(Records for processing begins)

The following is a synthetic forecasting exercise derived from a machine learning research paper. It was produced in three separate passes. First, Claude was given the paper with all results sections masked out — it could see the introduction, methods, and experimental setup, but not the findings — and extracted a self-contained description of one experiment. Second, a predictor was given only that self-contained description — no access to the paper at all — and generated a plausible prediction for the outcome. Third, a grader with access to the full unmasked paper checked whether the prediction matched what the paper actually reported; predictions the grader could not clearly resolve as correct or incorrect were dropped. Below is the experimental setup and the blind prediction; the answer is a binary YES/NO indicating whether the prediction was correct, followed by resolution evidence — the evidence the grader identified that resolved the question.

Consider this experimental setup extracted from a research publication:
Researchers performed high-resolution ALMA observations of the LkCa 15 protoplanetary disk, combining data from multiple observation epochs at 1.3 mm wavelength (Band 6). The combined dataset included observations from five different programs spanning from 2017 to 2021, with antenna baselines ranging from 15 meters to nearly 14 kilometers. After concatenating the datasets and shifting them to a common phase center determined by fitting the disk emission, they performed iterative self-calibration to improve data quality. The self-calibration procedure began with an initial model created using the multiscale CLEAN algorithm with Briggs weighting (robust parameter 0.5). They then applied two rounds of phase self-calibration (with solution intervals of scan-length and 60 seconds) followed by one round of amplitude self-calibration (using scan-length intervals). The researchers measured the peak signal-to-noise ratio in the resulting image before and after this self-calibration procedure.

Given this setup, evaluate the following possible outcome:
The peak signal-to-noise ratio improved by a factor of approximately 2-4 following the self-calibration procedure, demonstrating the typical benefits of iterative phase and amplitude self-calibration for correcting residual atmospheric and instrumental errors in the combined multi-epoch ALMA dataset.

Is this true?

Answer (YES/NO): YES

(Records for processing ends)

→ Problem statement
The required output is every line above from the one with "Researchers performed high-resolution" down to the one with "Given this setup, evaluate", restated word for word, ends included.

→ Task answer
Researchers performed high-resolution ALMA observations of the LkCa 15 protoplanetary disk, combining data from multiple observation epochs at 1.3 mm wavelength (Band 6). The combined dataset included observations from five different programs spanning from 2017 to 2021, with antenna baselines ranging from 15 meters to nearly 14 kilometers. After concatenating the datasets and shifting them to a common phase center determined by fitting the disk emission, they performed iterative self-calibration to improve data quality. The self-calibration procedure began with an initial model created using the multiscale CLEAN algorithm with Briggs weighting (robust parameter 0.5). They then applied two rounds of phase self-calibration (with solution intervals of scan-length and 60 seconds) followed by one round of amplitude self-calibration (using scan-length intervals). The researchers measured the peak signal-to-noise ratio in the resulting image before and after this self-calibration procedure.

Given this setup, evaluate the following possible outcome:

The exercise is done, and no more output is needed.